Remonter aux sources d’une filmographie d’un réalisateur inconnu avant un succès peut permettre de dénicher des secrets bien gardés du septième art ; mais cela peut aussi confirmer les raisons pour lesquelles il n’avait pas percé avant.
Kenneth Lonergan, à qui l’on doit le très réussi Manchester by the Sea, propose avec Margaret un projet qui peut sembler assez similaire : un récit long (2h30, et c’est peu dire qu’on les sent passer), une galerie de personnages de plusieurs générations, tous aux prises avec les douleurs de la vie. Au centre de l’intrigue, Lisa, adolescente interprétée par Anna Paquin, quasiment de tous les plans, quand elle ne laisse pas un maigre relai à sa mère et ses propres histoires de cœur (avec l’apparition totalement improbable d’un Jean Reno colombien, il faut s’habituer). Un incident malheureux la conduit à se considérer comme co-responsable de la mort d’une femme renversée par un bus. Le point de départ, très semblable aux intrigues d’Asghar Farhadi, joue des dilemmes moraux fondés sur la culpabilité et la logique de survie.

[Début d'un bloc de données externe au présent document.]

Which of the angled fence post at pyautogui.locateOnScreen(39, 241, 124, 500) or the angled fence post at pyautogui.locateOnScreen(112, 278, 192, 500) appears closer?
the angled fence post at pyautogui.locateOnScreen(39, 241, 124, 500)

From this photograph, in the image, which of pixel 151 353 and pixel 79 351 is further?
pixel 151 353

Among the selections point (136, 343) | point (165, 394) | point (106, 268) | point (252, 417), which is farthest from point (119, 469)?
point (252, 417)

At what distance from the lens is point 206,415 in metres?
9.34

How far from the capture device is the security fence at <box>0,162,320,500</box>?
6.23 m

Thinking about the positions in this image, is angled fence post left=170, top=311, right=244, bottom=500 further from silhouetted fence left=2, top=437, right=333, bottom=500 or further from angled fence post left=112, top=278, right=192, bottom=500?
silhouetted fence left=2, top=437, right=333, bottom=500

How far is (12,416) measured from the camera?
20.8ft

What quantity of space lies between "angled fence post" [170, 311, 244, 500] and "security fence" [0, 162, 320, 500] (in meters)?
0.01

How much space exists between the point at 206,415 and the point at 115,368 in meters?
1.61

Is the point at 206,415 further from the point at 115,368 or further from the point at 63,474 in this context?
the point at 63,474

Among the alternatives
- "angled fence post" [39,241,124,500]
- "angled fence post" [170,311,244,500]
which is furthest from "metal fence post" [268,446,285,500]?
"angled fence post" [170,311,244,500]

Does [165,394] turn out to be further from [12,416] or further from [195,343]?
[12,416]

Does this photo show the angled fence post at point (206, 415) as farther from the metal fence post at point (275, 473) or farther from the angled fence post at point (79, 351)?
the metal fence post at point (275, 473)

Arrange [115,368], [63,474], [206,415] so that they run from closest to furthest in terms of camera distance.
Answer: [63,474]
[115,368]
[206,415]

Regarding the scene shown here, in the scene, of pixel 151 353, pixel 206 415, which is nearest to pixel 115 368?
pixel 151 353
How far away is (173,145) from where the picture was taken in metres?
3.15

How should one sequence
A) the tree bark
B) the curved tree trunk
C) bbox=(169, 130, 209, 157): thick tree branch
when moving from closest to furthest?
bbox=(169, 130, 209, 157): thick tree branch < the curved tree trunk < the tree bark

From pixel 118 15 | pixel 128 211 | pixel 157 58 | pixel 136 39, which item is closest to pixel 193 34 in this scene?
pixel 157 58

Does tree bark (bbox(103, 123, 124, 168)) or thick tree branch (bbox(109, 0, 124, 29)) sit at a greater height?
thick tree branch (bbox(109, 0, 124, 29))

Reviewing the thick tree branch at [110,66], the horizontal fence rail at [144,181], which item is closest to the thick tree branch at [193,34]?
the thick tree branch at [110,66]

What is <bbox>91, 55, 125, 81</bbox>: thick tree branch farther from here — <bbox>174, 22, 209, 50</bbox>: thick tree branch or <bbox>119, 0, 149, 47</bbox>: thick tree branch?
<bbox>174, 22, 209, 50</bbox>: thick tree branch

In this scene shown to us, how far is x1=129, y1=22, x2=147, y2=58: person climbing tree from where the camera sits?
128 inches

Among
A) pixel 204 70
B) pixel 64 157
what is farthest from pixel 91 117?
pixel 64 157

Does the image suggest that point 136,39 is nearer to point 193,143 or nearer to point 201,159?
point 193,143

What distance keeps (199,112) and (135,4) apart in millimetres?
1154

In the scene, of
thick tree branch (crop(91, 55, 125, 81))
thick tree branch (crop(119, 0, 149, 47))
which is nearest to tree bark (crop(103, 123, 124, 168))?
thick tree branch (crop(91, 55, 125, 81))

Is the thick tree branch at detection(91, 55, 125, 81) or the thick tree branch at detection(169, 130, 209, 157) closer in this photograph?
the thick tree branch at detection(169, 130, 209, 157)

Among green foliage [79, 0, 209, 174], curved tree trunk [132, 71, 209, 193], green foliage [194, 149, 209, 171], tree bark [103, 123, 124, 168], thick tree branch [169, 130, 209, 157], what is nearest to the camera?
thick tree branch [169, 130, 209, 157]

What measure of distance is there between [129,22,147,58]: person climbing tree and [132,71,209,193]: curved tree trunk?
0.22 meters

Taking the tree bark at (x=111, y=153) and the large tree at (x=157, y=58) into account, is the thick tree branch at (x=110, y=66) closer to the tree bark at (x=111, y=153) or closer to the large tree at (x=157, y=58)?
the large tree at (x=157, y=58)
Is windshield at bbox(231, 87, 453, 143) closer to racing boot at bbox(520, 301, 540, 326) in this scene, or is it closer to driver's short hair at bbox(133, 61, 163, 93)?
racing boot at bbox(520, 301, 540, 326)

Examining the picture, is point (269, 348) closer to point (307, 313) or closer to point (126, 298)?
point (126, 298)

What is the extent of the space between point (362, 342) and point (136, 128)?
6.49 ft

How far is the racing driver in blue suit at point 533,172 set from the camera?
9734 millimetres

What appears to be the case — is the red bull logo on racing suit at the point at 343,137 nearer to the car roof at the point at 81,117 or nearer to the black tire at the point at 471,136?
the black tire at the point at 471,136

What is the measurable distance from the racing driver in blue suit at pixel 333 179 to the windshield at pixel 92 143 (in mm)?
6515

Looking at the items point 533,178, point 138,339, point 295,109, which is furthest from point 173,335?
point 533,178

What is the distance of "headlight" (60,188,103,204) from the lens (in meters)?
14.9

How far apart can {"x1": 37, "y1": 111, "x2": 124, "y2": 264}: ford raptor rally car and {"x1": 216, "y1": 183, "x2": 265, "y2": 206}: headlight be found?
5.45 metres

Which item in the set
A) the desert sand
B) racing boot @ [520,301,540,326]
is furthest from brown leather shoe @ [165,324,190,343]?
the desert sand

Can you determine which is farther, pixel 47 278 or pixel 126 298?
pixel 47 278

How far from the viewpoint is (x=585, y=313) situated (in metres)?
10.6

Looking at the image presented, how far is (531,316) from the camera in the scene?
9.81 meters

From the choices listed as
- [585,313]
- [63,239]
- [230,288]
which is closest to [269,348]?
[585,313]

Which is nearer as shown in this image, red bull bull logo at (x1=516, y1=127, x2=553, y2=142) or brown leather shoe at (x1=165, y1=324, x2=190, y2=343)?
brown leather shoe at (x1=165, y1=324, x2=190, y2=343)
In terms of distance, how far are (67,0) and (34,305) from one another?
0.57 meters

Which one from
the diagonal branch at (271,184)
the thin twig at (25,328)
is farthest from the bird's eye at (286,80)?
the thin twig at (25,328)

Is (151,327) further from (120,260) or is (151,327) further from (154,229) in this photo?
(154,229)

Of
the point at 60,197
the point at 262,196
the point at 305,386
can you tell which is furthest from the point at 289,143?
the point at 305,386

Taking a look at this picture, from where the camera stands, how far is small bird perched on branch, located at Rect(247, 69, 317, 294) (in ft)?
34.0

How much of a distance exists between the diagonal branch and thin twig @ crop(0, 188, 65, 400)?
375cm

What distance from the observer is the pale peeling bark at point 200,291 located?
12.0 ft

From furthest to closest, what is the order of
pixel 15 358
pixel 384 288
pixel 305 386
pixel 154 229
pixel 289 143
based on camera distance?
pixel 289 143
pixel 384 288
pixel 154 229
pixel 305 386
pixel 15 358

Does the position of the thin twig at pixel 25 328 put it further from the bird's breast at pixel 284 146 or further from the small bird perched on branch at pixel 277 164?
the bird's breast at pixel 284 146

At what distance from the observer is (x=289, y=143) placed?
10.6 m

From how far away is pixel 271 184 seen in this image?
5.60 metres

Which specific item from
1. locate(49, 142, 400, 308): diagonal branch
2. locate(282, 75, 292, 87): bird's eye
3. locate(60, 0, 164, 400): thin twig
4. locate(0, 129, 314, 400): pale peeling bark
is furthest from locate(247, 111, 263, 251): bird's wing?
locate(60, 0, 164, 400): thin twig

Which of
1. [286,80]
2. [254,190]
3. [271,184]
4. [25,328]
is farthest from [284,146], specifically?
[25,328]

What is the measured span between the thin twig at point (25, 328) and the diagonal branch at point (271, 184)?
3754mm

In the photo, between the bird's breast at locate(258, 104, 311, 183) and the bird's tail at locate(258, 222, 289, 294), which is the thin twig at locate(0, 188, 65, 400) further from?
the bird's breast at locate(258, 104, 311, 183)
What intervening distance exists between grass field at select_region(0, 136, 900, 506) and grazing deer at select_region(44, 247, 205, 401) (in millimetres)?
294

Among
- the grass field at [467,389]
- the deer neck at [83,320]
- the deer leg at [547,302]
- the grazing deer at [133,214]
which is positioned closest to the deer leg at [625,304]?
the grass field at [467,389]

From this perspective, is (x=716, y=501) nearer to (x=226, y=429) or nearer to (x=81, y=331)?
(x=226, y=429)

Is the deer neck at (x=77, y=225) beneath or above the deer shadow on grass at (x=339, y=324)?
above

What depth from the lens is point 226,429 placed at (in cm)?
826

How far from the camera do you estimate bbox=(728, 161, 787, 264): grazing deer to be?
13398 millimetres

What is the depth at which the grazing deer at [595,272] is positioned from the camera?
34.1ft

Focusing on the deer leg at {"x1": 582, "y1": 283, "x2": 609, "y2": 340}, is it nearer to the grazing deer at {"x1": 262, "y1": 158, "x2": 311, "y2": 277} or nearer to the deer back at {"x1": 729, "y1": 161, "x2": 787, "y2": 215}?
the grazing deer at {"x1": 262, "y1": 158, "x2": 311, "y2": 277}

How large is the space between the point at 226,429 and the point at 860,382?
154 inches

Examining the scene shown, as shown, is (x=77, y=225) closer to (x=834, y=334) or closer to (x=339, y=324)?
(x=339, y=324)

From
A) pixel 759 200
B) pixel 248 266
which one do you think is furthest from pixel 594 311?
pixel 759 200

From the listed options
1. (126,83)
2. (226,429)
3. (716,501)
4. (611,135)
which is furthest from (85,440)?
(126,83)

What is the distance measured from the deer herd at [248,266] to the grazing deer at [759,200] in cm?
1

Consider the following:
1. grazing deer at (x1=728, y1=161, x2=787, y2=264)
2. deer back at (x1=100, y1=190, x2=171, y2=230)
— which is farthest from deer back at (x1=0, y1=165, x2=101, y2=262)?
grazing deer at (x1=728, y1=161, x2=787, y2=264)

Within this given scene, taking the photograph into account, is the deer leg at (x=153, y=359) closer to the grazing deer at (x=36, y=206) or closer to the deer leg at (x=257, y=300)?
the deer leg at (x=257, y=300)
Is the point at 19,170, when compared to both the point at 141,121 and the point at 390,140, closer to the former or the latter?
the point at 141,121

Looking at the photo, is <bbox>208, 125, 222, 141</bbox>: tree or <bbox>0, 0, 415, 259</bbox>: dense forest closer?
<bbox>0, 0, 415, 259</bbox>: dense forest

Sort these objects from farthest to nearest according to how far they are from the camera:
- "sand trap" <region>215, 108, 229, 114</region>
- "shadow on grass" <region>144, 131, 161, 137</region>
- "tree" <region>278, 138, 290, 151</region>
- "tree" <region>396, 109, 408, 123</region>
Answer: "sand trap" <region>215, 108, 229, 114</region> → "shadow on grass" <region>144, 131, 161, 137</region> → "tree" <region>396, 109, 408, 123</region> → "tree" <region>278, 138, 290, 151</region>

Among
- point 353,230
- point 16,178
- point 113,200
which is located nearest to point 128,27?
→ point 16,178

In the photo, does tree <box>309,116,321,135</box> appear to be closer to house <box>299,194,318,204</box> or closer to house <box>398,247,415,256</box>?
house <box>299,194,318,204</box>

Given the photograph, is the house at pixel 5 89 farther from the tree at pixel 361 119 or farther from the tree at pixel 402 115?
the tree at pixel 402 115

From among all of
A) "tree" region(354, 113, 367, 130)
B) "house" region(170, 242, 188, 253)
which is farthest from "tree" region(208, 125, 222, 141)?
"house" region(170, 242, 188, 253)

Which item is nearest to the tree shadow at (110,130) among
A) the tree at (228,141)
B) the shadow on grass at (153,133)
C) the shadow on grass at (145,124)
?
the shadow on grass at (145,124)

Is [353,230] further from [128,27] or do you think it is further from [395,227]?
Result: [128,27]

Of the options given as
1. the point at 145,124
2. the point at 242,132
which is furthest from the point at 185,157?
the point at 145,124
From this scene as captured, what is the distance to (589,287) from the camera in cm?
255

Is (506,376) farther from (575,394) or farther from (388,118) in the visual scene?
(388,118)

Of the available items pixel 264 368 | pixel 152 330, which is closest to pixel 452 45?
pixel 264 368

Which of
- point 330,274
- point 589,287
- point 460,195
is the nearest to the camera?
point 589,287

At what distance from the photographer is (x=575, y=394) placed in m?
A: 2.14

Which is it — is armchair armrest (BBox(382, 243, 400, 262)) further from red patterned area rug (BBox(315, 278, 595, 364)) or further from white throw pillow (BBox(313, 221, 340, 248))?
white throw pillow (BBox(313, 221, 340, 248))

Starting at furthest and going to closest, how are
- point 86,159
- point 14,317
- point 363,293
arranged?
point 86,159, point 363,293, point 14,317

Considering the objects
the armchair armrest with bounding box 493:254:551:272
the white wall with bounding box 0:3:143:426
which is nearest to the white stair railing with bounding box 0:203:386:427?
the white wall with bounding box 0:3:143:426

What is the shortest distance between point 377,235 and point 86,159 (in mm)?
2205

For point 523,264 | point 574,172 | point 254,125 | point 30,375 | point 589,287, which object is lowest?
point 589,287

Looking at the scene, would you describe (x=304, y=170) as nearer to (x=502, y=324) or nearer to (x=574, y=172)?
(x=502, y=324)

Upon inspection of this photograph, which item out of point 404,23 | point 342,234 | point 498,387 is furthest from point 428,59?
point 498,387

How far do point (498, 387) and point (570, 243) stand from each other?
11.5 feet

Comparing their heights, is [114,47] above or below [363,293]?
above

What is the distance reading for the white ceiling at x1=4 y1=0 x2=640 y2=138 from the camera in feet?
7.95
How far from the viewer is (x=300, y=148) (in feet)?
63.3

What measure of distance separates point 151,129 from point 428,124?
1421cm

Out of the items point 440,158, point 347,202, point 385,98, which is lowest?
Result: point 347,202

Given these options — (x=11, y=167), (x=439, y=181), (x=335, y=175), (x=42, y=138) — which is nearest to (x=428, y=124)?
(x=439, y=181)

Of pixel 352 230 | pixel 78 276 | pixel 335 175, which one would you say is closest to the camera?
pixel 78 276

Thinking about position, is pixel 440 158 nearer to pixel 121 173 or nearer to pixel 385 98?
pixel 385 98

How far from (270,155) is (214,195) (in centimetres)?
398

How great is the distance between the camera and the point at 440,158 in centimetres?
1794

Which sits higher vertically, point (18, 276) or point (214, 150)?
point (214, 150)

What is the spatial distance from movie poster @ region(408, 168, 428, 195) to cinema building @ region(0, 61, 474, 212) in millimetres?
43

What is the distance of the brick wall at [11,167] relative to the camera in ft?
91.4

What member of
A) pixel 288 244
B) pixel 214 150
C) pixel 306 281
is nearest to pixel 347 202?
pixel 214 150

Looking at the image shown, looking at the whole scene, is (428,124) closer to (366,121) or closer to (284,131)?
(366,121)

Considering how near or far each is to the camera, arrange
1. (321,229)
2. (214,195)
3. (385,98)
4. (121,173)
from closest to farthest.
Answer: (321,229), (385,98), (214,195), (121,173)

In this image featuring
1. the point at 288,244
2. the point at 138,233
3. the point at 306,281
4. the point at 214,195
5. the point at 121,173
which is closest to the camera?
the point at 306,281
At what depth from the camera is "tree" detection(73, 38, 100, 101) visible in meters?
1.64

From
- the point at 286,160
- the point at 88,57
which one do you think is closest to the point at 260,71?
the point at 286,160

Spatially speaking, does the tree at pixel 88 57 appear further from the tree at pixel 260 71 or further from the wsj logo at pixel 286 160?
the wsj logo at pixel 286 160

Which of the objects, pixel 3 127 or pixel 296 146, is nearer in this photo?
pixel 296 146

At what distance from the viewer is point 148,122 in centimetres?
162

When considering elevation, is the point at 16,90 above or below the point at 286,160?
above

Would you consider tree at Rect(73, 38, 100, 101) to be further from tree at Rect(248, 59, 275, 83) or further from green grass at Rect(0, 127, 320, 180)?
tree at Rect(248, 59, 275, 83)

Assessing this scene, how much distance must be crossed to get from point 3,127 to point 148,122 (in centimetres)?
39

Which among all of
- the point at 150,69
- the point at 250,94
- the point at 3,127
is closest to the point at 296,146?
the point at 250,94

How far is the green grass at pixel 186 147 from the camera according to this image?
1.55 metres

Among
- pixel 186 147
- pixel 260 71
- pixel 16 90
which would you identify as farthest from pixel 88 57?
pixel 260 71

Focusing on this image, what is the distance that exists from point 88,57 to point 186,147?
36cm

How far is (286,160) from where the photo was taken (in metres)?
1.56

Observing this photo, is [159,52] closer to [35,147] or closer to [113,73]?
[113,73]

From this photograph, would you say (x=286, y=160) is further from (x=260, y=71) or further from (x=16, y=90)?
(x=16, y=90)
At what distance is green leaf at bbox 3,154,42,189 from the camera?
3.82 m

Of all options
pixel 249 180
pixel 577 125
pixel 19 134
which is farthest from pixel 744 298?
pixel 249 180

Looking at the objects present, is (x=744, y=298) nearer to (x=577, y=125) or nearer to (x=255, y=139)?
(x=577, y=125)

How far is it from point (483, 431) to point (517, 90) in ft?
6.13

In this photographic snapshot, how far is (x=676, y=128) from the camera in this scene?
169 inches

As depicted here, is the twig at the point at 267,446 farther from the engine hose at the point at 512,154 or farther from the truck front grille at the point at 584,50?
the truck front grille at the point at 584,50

Kenneth Lonergan, visiblement dans la fougue juvénile de son écriture, semble vouloir absolument tout dire. Des études de Lisa, à grands renforts de débats scolaires sur la littérature, la politique ou la philosophie, aux arcanes du système américain qui indemnise plutôt qu’elle ne rend justice, de la sexualité au deuil, de l’avortement aux relations filiales, de l’incommunicabilité entre des êtres qui s’aiment aux tabous idéologiques, de l’Opéra à Shakespeare, 150 minutes semblent un speed-dating au vu des ambitions du scénariste.
Celui-ci tient pourtant, à plusieurs reprises, un véritable sujet. Dans la relation aux parents, notamment, où des conversations essentielles se font toujours sur le pas d’une porte, où interrompues par une autre personne au téléphone : c’est lorsqu’il dévie des enjeux proprement mélodramatiques, qui les désacralise pour la plus grande rage de l’ado que Lonergan est le plus convaincant. Ainsi d’une scène de dépucelage assez audacieuse et d’un glauque tamisé, ou d’une giffle de vérité tout à fait salvatrice durant laquelle une adulte dénie toute l’hyperbole constante de ce personnage qui semble avoir dramatisé toute sa vie, considérant son entourage comme une galerie de seconds rôle de sa pièce égocentrique. On pourrait y voir une réflexion sur tout le récit, et une manière de légitimer bien des excès de celui-ci.
…Malheureusement, ce serait un peu trop facile. Visiblement, les monteurs n’ont pas osé dire au réalisateur ce qu’il convenait de faire a vec toute sa matière, à savoir y tailler à la tronçonneuse. La simple longueur des scènes de transition, qui se contentent de filmer la ville ou des passants dans les rues, dépasse l’entendement. Les intrigues secondaires (le pan judiciaire et les dialogues totalement ratés avec les divers avocats, la coucherie avec le prof, les apparitions longuettes et déconnectées de Matt Damon ou Broderick, la rencontre avec l’hidalgo, sa mort complètement superfétatoire, et j’en passe) desservent considérablement le récit qui s’effondre sous ses pesanteurs annexes, au détriment de Paquin elle-même, qui à sa énième explosion verbale, irrite plus qu’elle n’émeut.
Les intentions étaient louables, et le cœur de la réflexion pertinent : nous embarquer avec une ado qui croit que sa fraicheur fait d’elle un être encore pur, alors que sa naïveté la mène elle aussi à se fourvoyer (encore un exemple : pourquoi avoir explicité cette idée dans un débat entre élèves ?). Mais les maladresses dynamitent totalement le projet, qui manque de mesure et de lucidité.
On pardonnera Kenneth Lonergan pour qui la maturité a du bon : Manchester by the Sea semble avoir clairement tiré les leçons de ces erreurs.